誰錯了誰被教育!
走了幾步,陸合歡對陸二哥道:「二哥,你回去吧,月亮亮堂堂的,路都走熟的。」
陸二哥:「走吧,沒幾步路的事兒。」
進了後屯,陸二哥又一直送到許家胡同口。
這時候手電筒的光掃到路邊草垛旁站著個人,竟然是許詩華。
陸合歡瞬間燦爛起來,黑夜都仿佛變成旭日東升,她歡喜地跑過去,「詩華,你來接我呀?」
許詩華硬邦邦地嗯了一聲,「你都是有身子的人了,注意身體,別蹦蹦躂躂的。

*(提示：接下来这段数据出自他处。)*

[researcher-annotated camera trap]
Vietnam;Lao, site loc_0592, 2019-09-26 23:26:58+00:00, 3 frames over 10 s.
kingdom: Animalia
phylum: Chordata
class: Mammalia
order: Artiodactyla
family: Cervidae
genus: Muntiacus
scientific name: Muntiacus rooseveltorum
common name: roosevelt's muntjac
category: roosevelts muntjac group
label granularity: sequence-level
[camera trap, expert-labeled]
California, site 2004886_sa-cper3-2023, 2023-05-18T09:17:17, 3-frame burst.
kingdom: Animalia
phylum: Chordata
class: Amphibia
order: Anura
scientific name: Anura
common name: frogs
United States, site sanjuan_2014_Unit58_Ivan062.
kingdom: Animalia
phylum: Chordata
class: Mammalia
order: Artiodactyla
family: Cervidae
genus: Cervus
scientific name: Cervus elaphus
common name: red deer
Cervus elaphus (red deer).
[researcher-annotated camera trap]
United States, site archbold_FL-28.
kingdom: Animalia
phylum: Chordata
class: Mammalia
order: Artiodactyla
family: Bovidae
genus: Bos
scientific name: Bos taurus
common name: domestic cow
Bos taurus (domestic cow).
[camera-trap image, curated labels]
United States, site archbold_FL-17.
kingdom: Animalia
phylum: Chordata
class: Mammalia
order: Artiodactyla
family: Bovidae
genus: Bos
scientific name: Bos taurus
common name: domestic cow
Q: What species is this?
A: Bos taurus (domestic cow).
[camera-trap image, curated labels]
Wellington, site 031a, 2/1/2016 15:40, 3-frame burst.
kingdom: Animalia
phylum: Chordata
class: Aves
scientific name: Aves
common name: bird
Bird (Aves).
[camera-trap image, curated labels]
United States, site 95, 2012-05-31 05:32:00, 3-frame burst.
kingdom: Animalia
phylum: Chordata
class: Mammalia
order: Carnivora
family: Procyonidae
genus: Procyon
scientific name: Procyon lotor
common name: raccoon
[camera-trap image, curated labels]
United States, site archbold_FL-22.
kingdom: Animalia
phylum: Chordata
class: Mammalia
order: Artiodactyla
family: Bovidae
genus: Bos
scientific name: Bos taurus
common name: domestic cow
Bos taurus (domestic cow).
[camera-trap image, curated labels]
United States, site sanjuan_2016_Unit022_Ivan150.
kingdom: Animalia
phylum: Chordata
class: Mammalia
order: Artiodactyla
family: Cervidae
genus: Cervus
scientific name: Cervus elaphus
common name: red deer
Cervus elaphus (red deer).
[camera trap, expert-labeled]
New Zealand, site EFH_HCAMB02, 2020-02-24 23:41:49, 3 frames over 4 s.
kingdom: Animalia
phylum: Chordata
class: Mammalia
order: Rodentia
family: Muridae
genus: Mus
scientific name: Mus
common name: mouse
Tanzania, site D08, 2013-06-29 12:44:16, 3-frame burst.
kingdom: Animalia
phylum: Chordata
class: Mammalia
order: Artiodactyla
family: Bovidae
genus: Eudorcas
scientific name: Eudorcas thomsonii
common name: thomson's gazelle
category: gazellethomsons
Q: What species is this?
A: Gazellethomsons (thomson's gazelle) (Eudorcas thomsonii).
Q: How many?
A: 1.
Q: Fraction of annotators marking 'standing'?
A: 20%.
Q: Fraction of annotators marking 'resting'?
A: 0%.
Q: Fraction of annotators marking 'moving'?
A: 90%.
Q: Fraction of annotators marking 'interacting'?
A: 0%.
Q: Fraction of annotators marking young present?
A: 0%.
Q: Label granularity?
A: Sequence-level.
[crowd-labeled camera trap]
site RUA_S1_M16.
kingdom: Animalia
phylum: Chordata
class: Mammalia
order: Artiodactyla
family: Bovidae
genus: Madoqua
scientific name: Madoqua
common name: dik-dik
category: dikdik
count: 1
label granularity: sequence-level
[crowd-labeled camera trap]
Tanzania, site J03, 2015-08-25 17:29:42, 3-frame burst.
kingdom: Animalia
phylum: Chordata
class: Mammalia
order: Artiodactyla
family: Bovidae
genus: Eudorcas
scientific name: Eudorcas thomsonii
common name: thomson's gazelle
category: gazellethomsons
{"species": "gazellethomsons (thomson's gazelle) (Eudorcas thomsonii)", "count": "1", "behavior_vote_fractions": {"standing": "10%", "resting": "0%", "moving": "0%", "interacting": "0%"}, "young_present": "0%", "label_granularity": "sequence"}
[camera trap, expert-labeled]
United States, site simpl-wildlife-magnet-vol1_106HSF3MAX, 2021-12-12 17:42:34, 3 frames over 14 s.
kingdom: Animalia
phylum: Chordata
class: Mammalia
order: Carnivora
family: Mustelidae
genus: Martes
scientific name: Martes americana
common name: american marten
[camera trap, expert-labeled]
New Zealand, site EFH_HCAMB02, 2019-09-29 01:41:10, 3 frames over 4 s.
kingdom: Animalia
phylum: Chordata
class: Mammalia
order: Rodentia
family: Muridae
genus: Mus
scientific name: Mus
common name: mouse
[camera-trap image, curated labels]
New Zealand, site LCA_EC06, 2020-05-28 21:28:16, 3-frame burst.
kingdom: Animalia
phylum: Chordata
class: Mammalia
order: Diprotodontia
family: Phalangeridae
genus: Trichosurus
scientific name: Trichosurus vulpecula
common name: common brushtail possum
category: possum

」
他關心自己,雖然語氣不好,陸合歡也喜不自禁。
他多愛我啊!
爹娘怎麼就看不到呢?
她餘光瞥陸二哥,想讓二哥回去跟爹娘說說,也誇誇許詩華。
「詩華,你今天出去很累吧,這麼辛苦還出來接我。」
許小悠幽幽道:「爹你接人接得真夠省力氣的,再少走兩步就坐炕頭上了。」
連手電筒都沒帶,誰知道你是出來接人的還是餵蚊子的?
許詩華腳下被塊凸起的地面咯了一下,這丫頭去了一趟陸家,回來更熊了。
指定是林姝方荻花挑唆的。
陸合歡忙打圓場,「小悠,你爹太累了,咱要體諒他。」
她挽著許詩華的胳膊往家走,陸二哥站在路口給他們照胡同的路。
許小悠脆聲道:「二舅,謝謝你送我們,你也快回家吧。」
陸二哥嗯了一聲,擺手示意她趕緊跟上。
等聽見小妹幾個開門進院兒,陸二哥才轉身回去。
陸合歡興奮地都忘記跟陸二哥道別,進門才想起來,「呀,沒事,二哥不會在意的。」
她嘰嘰喳喳地問許詩華今兒出去見什麼人,做什麼。
許詩華隨便敷衍兩句,「娘和耀耀睡了,安靜些。」
他和人聊了好久,口乾舌燥,早就不想說話了,陸合歡嘰咕個沒完,煩。
陸合歡卻一副幸福的模樣。
許詩華被她挽著胳膊,有一種很矛盾的心理,這個人怎麼可以這麼樂觀,這麼有活力?
這是他這種人欠缺的。
他天天都覺得喪喪的很煩躁,人生沒有目標、沒有動力、沒有希望,幹什麼都提不起勁,他覺得這個社會爛透了,沒有出路能有什麼希望?
可她卻每天樂呵呵的,只要他給她一點陽光,她就燦爛無比。